**Job:**
Repeat the material verbatim and drop the pictures.

**Listed entries:**
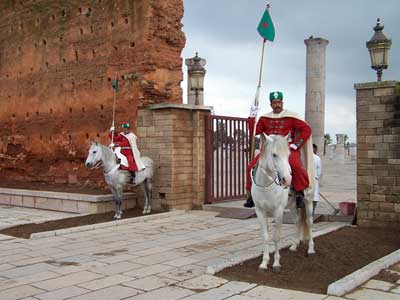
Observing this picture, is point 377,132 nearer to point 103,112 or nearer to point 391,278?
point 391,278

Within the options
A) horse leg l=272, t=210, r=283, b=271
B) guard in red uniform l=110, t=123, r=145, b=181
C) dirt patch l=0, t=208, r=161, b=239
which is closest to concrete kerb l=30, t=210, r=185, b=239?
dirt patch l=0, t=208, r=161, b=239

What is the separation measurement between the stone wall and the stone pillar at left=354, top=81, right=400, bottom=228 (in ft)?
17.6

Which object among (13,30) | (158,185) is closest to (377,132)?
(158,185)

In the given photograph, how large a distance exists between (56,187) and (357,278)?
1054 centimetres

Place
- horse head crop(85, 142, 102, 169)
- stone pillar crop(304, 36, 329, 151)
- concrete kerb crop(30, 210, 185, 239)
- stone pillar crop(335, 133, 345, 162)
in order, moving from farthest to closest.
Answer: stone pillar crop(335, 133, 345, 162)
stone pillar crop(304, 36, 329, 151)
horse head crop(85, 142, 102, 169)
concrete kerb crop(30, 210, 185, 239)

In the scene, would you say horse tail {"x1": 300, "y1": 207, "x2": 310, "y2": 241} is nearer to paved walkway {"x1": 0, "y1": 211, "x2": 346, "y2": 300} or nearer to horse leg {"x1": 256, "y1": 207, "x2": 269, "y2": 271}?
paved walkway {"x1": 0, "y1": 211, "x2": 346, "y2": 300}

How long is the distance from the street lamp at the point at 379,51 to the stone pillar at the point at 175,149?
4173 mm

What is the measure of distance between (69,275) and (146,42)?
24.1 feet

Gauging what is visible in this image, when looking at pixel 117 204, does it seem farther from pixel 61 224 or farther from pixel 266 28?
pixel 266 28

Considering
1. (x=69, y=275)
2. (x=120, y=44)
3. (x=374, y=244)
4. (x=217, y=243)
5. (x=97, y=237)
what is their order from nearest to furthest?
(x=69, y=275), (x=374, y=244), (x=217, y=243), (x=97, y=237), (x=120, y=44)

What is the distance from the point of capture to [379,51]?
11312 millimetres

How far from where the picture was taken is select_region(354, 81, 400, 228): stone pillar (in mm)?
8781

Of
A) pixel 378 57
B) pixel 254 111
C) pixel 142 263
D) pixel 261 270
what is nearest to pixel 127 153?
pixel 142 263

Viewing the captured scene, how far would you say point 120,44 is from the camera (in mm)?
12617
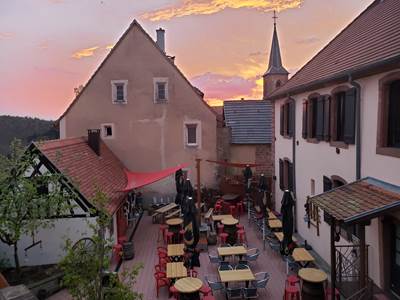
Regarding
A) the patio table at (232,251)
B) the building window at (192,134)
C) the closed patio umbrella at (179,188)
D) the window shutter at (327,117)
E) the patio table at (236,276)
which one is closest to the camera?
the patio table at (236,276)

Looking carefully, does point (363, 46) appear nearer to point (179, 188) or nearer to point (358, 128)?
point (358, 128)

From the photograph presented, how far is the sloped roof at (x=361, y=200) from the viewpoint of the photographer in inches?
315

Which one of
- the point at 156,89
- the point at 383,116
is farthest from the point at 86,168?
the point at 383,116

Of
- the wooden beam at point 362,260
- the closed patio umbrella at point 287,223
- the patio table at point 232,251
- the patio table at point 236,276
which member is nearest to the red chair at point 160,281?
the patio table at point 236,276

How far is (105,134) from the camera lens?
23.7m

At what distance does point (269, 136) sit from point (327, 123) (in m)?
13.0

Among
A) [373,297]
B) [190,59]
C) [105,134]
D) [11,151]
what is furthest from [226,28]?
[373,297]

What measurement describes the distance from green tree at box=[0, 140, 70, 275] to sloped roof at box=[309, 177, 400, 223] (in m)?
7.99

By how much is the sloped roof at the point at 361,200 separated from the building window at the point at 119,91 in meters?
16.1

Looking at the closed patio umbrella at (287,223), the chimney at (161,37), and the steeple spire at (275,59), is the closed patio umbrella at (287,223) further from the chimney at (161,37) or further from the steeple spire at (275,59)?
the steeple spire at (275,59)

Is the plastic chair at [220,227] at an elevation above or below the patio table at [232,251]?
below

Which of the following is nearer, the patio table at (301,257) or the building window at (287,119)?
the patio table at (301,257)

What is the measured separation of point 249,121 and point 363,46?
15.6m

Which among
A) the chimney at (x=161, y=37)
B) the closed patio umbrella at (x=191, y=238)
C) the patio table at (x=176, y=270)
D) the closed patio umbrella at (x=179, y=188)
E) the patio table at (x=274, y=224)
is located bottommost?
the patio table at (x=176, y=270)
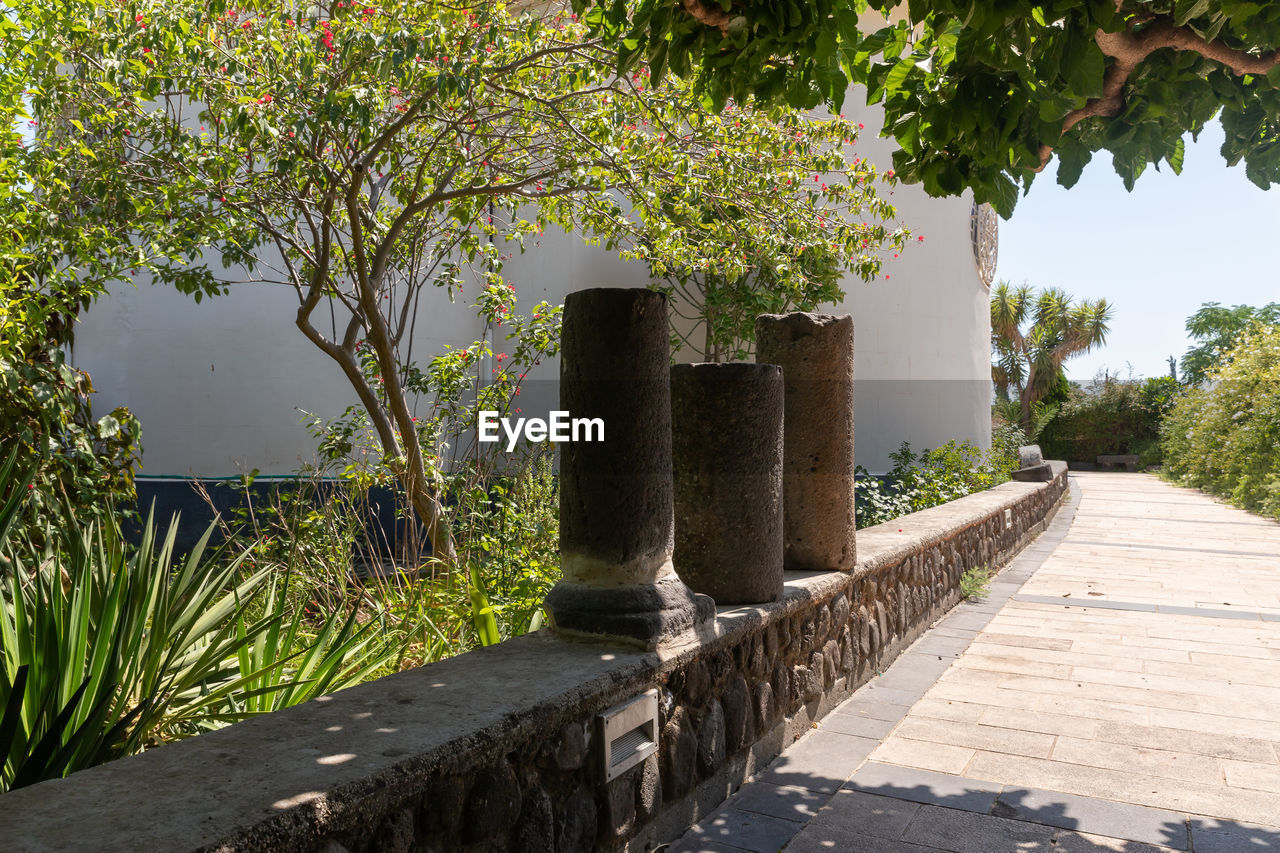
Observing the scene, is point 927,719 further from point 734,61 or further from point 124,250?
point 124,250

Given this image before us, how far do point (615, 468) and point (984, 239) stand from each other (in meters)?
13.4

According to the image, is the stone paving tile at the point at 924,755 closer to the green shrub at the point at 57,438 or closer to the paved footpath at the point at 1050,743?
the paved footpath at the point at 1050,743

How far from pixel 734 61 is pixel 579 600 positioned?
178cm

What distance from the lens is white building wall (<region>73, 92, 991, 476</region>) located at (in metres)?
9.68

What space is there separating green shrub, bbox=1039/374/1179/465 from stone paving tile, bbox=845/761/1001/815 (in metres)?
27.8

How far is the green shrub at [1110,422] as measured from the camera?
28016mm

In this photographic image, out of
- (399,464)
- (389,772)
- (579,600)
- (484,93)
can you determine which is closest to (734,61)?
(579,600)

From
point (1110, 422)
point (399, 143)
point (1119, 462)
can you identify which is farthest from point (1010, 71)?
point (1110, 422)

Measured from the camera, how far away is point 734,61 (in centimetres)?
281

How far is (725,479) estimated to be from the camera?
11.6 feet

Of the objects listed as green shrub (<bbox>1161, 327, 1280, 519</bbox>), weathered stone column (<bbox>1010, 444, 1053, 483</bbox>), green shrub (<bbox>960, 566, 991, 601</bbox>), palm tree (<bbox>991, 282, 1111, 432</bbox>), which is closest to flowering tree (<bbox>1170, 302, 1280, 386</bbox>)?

**Exercise result:**
Observing this picture, is point 377,132 nearer to point 103,112 or nearer to point 391,278?
point 391,278

Within the options
A) horse leg l=272, t=210, r=283, b=271
B) guard in red uniform l=110, t=123, r=145, b=181
C) dirt patch l=0, t=208, r=161, b=239
which is closest to concrete kerb l=30, t=210, r=185, b=239?
dirt patch l=0, t=208, r=161, b=239

What is the separation measurement between the stone wall and the stone pillar at left=354, top=81, right=400, bottom=228 (in ft)?
17.6

Which object among (13,30) | (158,185) is closest to (377,132)?
(158,185)

In the given photograph, how large a distance exists between (56,187) and (357,278)?
1054 centimetres

Place
- horse head crop(85, 142, 102, 169)
- stone pillar crop(304, 36, 329, 151)
- concrete kerb crop(30, 210, 185, 239)
- stone pillar crop(335, 133, 345, 162)
in order, moving from farthest to closest.
Answer: stone pillar crop(335, 133, 345, 162)
stone pillar crop(304, 36, 329, 151)
horse head crop(85, 142, 102, 169)
concrete kerb crop(30, 210, 185, 239)

In the scene, would you say horse tail {"x1": 300, "y1": 207, "x2": 310, "y2": 241} is nearer to paved walkway {"x1": 0, "y1": 211, "x2": 346, "y2": 300} or nearer to horse leg {"x1": 256, "y1": 207, "x2": 269, "y2": 271}?
paved walkway {"x1": 0, "y1": 211, "x2": 346, "y2": 300}

How long is the distance from the street lamp at the point at 379,51 to the stone pillar at the point at 175,149?
4173 mm

What is the measure of distance between (69,275) and (146,42)?
24.1 feet

Gauging what is visible in this image, when looking at pixel 117 204, does it seem farther from pixel 61 224 or farther from pixel 266 28?
pixel 266 28

Considering
1. (x=69, y=275)
2. (x=120, y=44)
3. (x=374, y=244)
4. (x=217, y=243)
5. (x=97, y=237)
what is their order from nearest to furthest?
(x=69, y=275), (x=374, y=244), (x=217, y=243), (x=97, y=237), (x=120, y=44)

What is the distance from the point of capture to [379,51]?
11312 millimetres

How far from where the picture was taken is select_region(354, 81, 400, 228): stone pillar (in mm)?
8781

Of
A) pixel 378 57
B) pixel 254 111
C) pixel 142 263
D) pixel 261 270
what is nearest to pixel 127 153?
pixel 142 263

Viewing the captured scene, how far would you say point 120,44 is from the camera (in mm)?
12617
Regarding
A) the patio table at (232,251)
B) the building window at (192,134)
C) the closed patio umbrella at (179,188)
D) the window shutter at (327,117)
E) the patio table at (236,276)
which one is closest to the camera?
the patio table at (236,276)

Looking carefully, does point (363, 46) appear nearer to point (179, 188) or nearer to point (358, 128)?
point (358, 128)

From the photograph presented, how far is the sloped roof at (x=361, y=200) from the viewpoint of the photographer in inches?
315

Which one of
- the point at 156,89
- the point at 383,116
is farthest from the point at 86,168?
the point at 383,116

Of
- the wooden beam at point 362,260
- the closed patio umbrella at point 287,223
- the patio table at point 232,251
- the patio table at point 236,276
which member is nearest to the red chair at point 160,281?
the patio table at point 236,276

How far is (105,134) from the camera lens?
23.7m

At what distance does point (269, 136) sit from point (327, 123) (in m)?
13.0

Among
A) [373,297]
B) [190,59]
C) [105,134]
D) [11,151]
what is furthest from [226,28]?
[373,297]

What measurement describes the distance from green tree at box=[0, 140, 70, 275] to sloped roof at box=[309, 177, 400, 223] (in m)?
7.99

By how much is the sloped roof at the point at 361,200 separated from the building window at the point at 119,91 in meters?
16.1

Looking at the closed patio umbrella at (287,223), the chimney at (161,37), and the steeple spire at (275,59), is the closed patio umbrella at (287,223) further from the chimney at (161,37) or further from the steeple spire at (275,59)?
the steeple spire at (275,59)

Is the plastic chair at [220,227] at an elevation above or below the patio table at [232,251]?
below

Which of the following is nearer, the patio table at (301,257) or the building window at (287,119)?
the patio table at (301,257)

What is the measured separation of point 249,121 and point 363,46?
15.6m

Which among
A) the chimney at (x=161, y=37)
B) the closed patio umbrella at (x=191, y=238)
C) the patio table at (x=176, y=270)
D) the closed patio umbrella at (x=179, y=188)
E) the patio table at (x=274, y=224)
is located bottommost?
the patio table at (x=176, y=270)
Observing the scene, is point 927,719 further from point 734,61 or further from point 124,250?
point 124,250

Given this image before us, how far do point (615, 468) and point (984, 239) stand from each other (in meters)?
13.4

According to the image, is the stone paving tile at the point at 924,755 closer to the green shrub at the point at 57,438 or closer to the paved footpath at the point at 1050,743?
the paved footpath at the point at 1050,743

How far from pixel 734 61 is pixel 579 600 positioned?
178cm

What distance from the lens is white building wall (<region>73, 92, 991, 476</region>) located at (in metres)?
9.68

What space is there separating green shrub, bbox=1039/374/1179/465 from stone paving tile, bbox=845/761/1001/815 (in metres)?
27.8

How far is the green shrub at [1110,422] as measured from the camera?
28016mm

In this photographic image, out of
- (399,464)
- (389,772)
- (579,600)
- (484,93)
can you determine which is closest to (734,61)?
(579,600)

From
point (1110, 422)
point (399, 143)
point (1119, 462)
can you identify which is farthest from point (1010, 71)?
point (1110, 422)

Measured from the camera, how far away is point 734,61 (in centimetres)?
281

How far is (725,479) estimated to be from the camera?
11.6 feet

Of the objects listed as green shrub (<bbox>1161, 327, 1280, 519</bbox>), weathered stone column (<bbox>1010, 444, 1053, 483</bbox>), green shrub (<bbox>960, 566, 991, 601</bbox>), palm tree (<bbox>991, 282, 1111, 432</bbox>), which is closest to flowering tree (<bbox>1170, 302, 1280, 386</bbox>)?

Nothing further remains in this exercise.